2019 - April - 24 : Access to old storage from first penguin cluster, specifically hpcxfer.memphis.edu:/oldoldhome, will be decommissioned, but access to previous cluster storage, hpcxfer.memphis.edu:/oldhome and hpclogin.memphis.edu:/oldhome, will remain. Additionally, there is an HPC meeting at 11AM on Wednesday the 24th in FIT 203/205 for which discussion of HPC resources and policies is a part.
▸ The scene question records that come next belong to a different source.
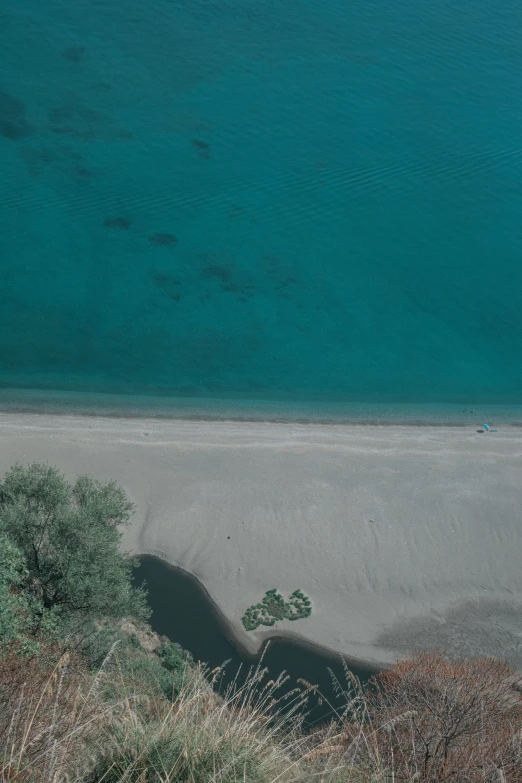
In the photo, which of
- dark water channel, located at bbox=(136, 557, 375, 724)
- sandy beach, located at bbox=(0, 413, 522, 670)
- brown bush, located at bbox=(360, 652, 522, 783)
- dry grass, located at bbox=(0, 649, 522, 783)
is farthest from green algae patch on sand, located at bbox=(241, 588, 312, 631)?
dry grass, located at bbox=(0, 649, 522, 783)

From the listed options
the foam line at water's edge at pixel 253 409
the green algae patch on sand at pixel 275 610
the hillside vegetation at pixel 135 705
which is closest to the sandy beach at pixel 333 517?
the green algae patch on sand at pixel 275 610

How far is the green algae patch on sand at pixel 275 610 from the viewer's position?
19.3m

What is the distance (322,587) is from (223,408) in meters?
9.43

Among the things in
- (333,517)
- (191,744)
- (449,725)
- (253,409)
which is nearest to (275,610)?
(333,517)

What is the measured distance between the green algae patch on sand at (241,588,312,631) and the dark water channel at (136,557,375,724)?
605mm

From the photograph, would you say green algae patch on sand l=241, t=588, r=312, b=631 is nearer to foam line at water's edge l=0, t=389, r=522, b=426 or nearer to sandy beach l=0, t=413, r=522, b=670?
sandy beach l=0, t=413, r=522, b=670

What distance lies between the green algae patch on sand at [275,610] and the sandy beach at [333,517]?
221mm

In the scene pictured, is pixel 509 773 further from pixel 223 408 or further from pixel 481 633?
pixel 223 408

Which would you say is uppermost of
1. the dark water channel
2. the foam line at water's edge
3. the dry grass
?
the foam line at water's edge

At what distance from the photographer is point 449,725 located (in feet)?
34.4

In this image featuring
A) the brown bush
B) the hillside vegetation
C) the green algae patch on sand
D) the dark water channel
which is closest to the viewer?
the hillside vegetation

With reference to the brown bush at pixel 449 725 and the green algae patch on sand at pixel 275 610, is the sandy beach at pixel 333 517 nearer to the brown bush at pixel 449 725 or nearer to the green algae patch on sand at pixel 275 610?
the green algae patch on sand at pixel 275 610

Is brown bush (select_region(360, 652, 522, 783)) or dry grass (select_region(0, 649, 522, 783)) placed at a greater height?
dry grass (select_region(0, 649, 522, 783))

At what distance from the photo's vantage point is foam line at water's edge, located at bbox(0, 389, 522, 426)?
26.8m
2019 - January - 30 : Old storage from both previous (2015-2018) and first (2012-2015) penguin cluster is available by ssh on hpcxfer.memphis.edu. Just use your campus user name and password like you do on the current cluster. Archive storage is available for those who are interested.

2019 - January - 3 : Cluster scheduler reconfigured.

2018 - September - 25 : The new cluster should be in place by the end of October 2018.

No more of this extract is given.